For more data – including cool graphs – please explore our stats dashboard here.

A Week Of #GoodNews

  • The Boston Globe notes that the United Nations World Food Program won the Nobel Peace Prize earlier this month, however nearly 40 per cent of the agency’s assistance last year, for nearly 30 million people in 64 countries, was in “cold, hard cash”. The comment piece, titled “Just give poor people money”, points out that organisations are “increasingly handing out cash rather than goods” and argues this should be dialled up even more.
  • To mark the UNs’ International Day for the Eradication of Poverty, on October 17, UN Secretary-General António Guterres urged the international community to stand in solidarity with people living in poverty – and called for “a new generation of social protection programmes”. Indian news channel The Rahnuma Daily reported that the Portuguese said: “The Covid-19 pandemic is a double crisis for the world’s poorest people. First, they have the highest risk of exposure to the virus, and least access to quality healthcare. Second, recent estimates show the pandemic could push up to 115 million people into poverty this year – the first increase in decades.” Guterres added: “Women are at greatest risk because they are more likely to lose their jobs, and less likely to have social protection. In these extraordinary times, we need extraordinary efforts to fight poverty. The pandemic demands strong collective action. Governments must accelerate economic transformation by investing in a green, sustainable recovery. We need a new generation of social protection programmes that also cover people working in the informal economy.”
  • Some 800 low-income residents in Compton, California, will receive a regular cash payment for two years, in what is being called America’s largest basic income programme to date, according to CBS. The Compton Pledge, as it’s named, will launch later this year.
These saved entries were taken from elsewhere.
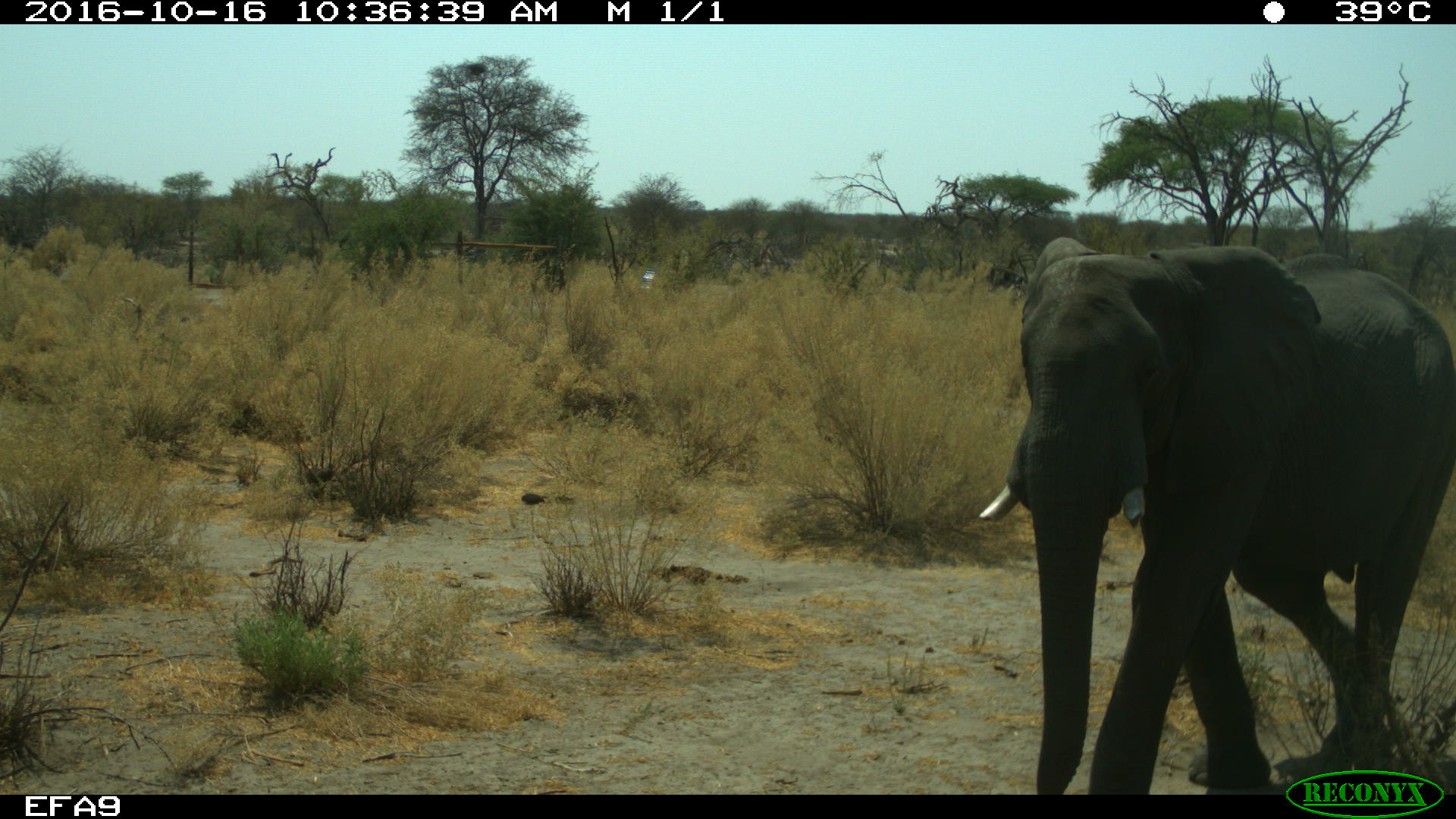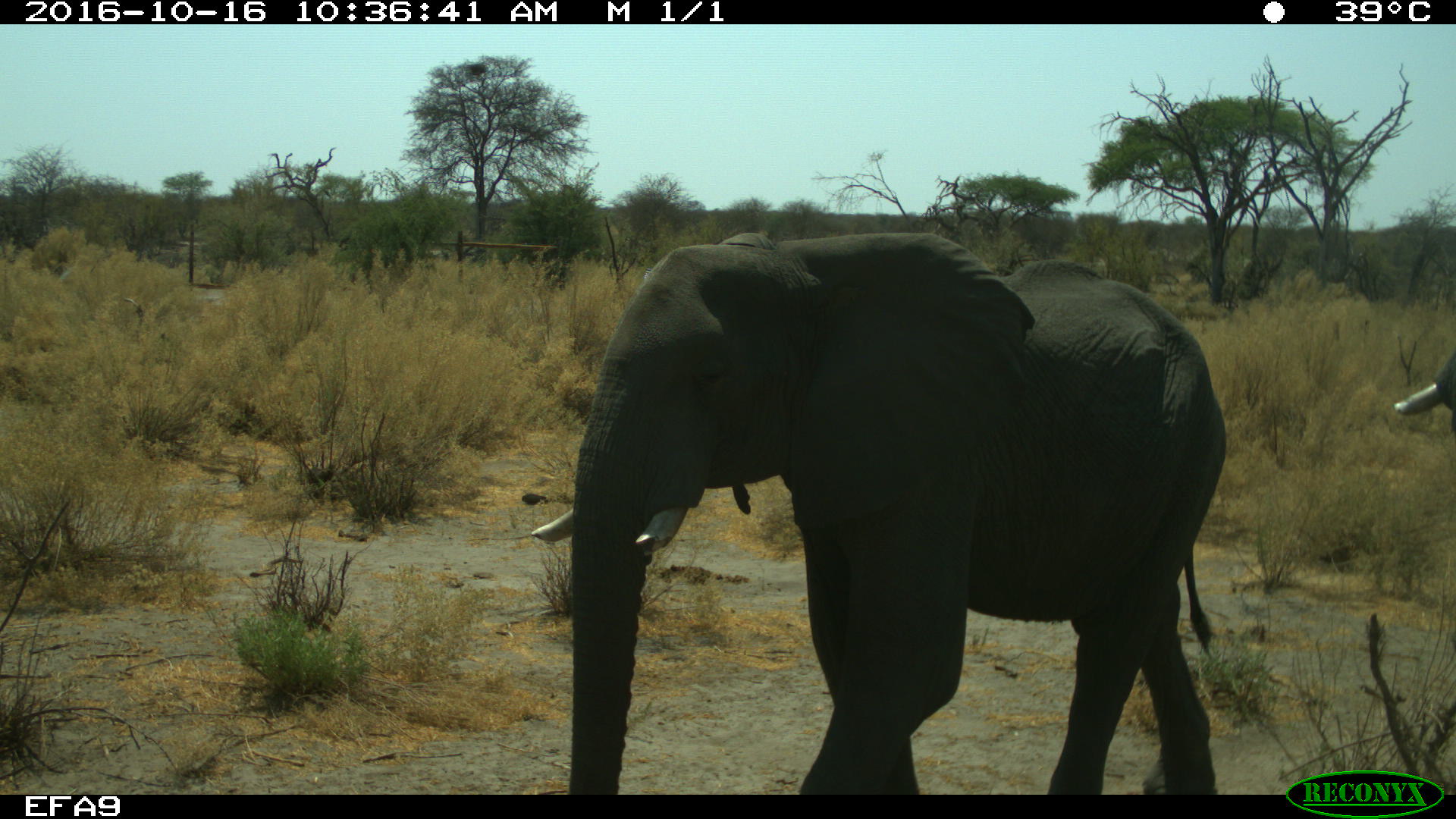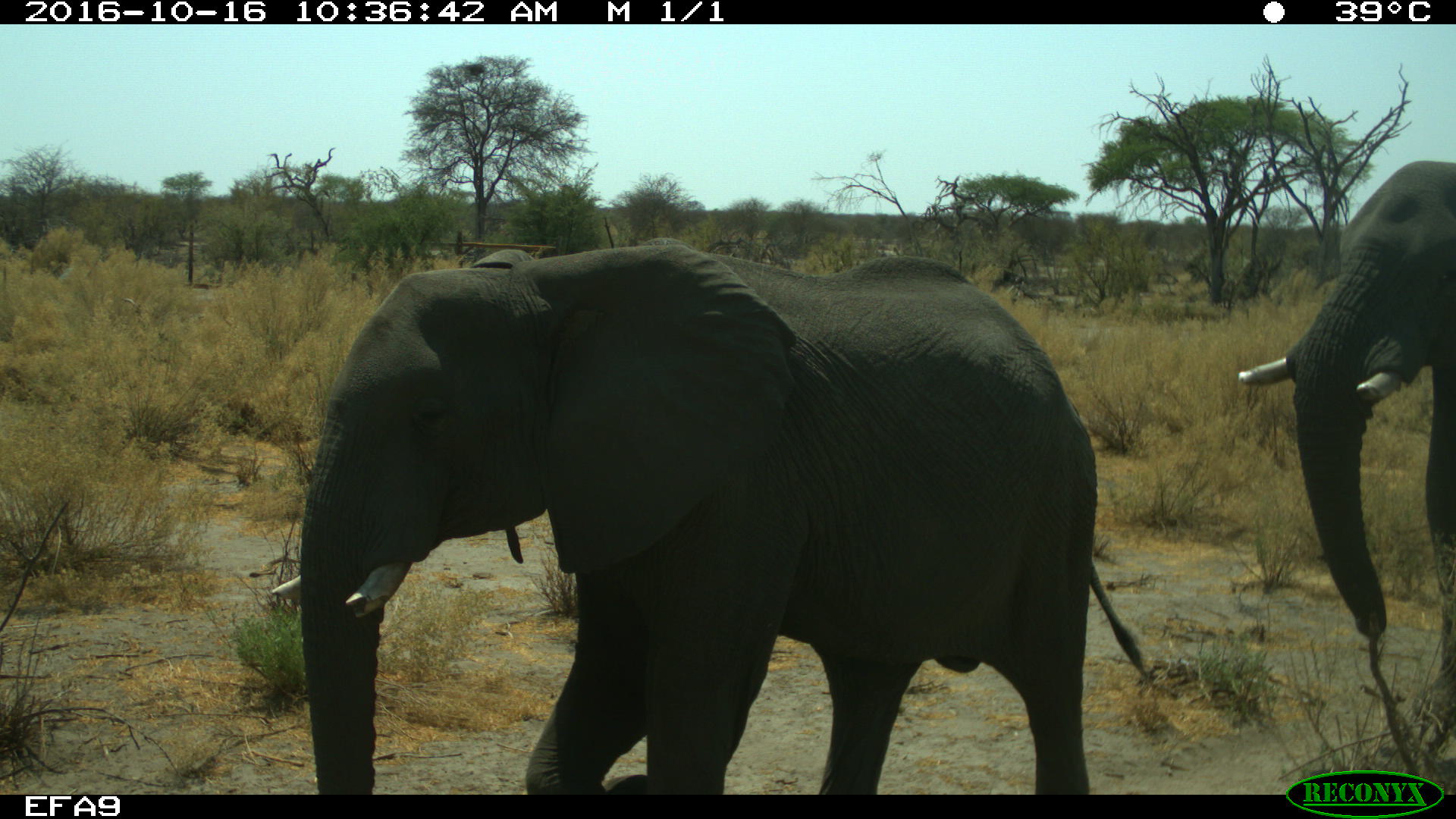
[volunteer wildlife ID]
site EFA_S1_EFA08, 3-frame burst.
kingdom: Animalia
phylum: Chordata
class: Mammalia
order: Proboscidea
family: Elephantidae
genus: Loxodonta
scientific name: Loxodonta africana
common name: african bush elephant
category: elephant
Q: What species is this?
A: Elephant (african bush elephant) (Loxodonta africana).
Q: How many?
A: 2.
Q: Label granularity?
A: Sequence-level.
It has already attracted US$2.5 million in private donations and will allow recipients to choose between multiple payment options.
  • The Central Bank of Spain, which was the first country to adopt nationwide basic income earlier this year as a reaction to the COVID-19 pandemic, has published a strategic roadmap for the next five years – and exploring a central bank digital currency (CBDC) is one of its priorities, reports CryptoPotato.
  • And in Sweden, has gone all-in on a CBDC. And the top central banker in Sweden – which has been leading the cashless revolution – Stefan Ingves, governor of the Riksbank, has gone all-in on a CBDC, and called on the Swedish Parliament to do the same. “There shall be digital state money as legal tender, an e-krona, issued by the Riksbank,” he wrote, according to CoinDesk.

#DoBetter

“We have failed to listen and respond to … children and their families,” says Dr Dasha Nicholls, who is part of a You-Cope study into young people’s health and wellbeing during the coronavirus pandemic. “We risk having a whole generation unheard, forgotten and devalued. This generation is entering uncharted territory, where their opportunities have been devastated. People talk of the resilience of the young but this crisis has happened so quickly that young people have had no time to change and adapt. The impact on them could become entrenched, with potentially enduring consequences.” The number-one measure to soften the blow of the pandemic, as suggested by experts, is basic income, the Guardian reports.

#GoodInfluence

Yoni Assia, Co-Founder and Chief Executive of eToro – GoodDollar’s main sponsor – looked into his crystal ball for CoinDesk and predicted what the world will look like in 10 years. In the article, titled “Your wallet in 2030 will be full of free money”, he writes: “By freeing money, we have repaired democracy, and are moving closer to a world whose financial system is more free, accessible and fundamentally fair.”

#GoodFuture

The International Monetary Fund, the World Bank and G20 countries have vowed to create central bank digital currency (CBDC) rules, which will help crypoasset adoption in developed and developing countries alike. By the end of 2022 the group will have completed regulatory stablecoin frameworks and research and selection of CBDC designs, technologies and experiments, reports CoinDesk.